Source extract.
Monarch Community Bancorp Inc. has a market cap of $2.21 million; its shares were traded at around $1.08 with and P/S ratio of 0.11.

Highlight of Business Operations:

The allowance for loan losses was $9.8 million at June 30, 2010 representing 4.79% of total loans, compared to $5.8 million at December 31, 2009, or 2.62% of total loans and $5.5 million at June 30, 2009 or 2.35% of total loans. The increase of $4.0 million during the six months ended June 30, 2010 was necessitated by the increases in net charge offs and nonperforming assets which are directly related to the continued overall weakness in the Michigan economy. Net charge offs totaled $4.9 million compared to $1.3 million for the same period a year ago. Net charge offs year to date consisted of 26% construction loans, 44% one to four family residential mortgages, 26% commercial real estate, and the remaining 4% included consumer, commercial and industrial and home equity lines of credit. The allowance for loan losses to non-performing loans ratio was 41.4% at June 30, 2010 compared to 37.14% at December 31, 2009 and 69.6% at June 30, 2009. See Provision for Loan Losses below for further explanation regarding charge-offs and non-performing loans. The current level of the allowance for loan losses is the result of managements assessment of the risks within the portfolio based on the information revealed in credit monitoring processes.

Total deposits decreased $11.9 million, or 5.6%, from $213.4 million at December 31, 2009 to $201.5 million at June 30, 2010. The decline in deposits included decreases of $9.7 million in money market deposits, $4.9 million in brokered certificates of deposits and $3.5 million in local certificates of deposit. The Bank continues to be committed to increasing its core deposit balances during 2010 and saw increases in demand deposits of $1.4 million and in interest bearing checking and savings accounts of $4.8 million.

Dataset excerpt.
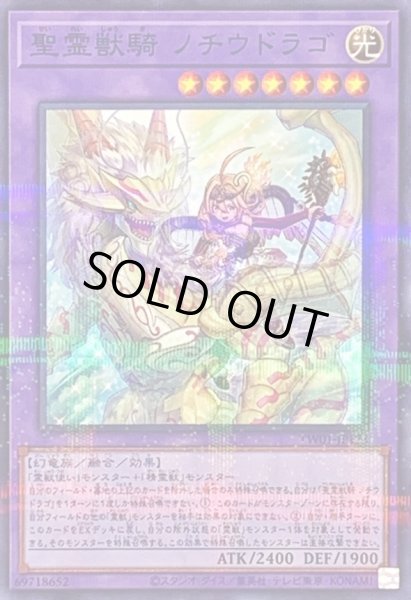 画像1: 〔状態A-〕聖霊獣騎ノチウドラゴ【ノーマルパラレル】{TW01-JP123}《融合》 (1)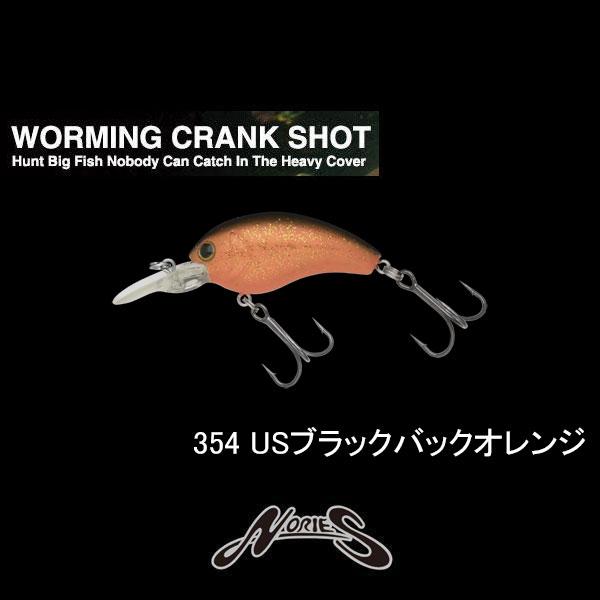 ノリーズ ワーミングクランク ショット ネコポス対応商品 : ギル Yahoo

Required actions.
a: According to the Monarch Community Bancorp extract, by how much did total deposits decrease from December 31, 2009 to June 30, 2010?
b: Summarize the Monarch Community Bancorp extract in two sentences.

Solutions in order.
a: Total deposits decreased by $11.9 million, or 5.6%.

b: The allowance for loan losses rose to $9.8 million, or 4.79% of total loans, at June 30, 2010, an increase driven by higher net charge offs and nonperforming assets tied to the weak Michigan economy. Total deposits fell $11.9 million to $201.5 million, mainly through declines in money market deposits and certificates of deposit, while demand deposits and interest-bearing checking and savings accounts grew.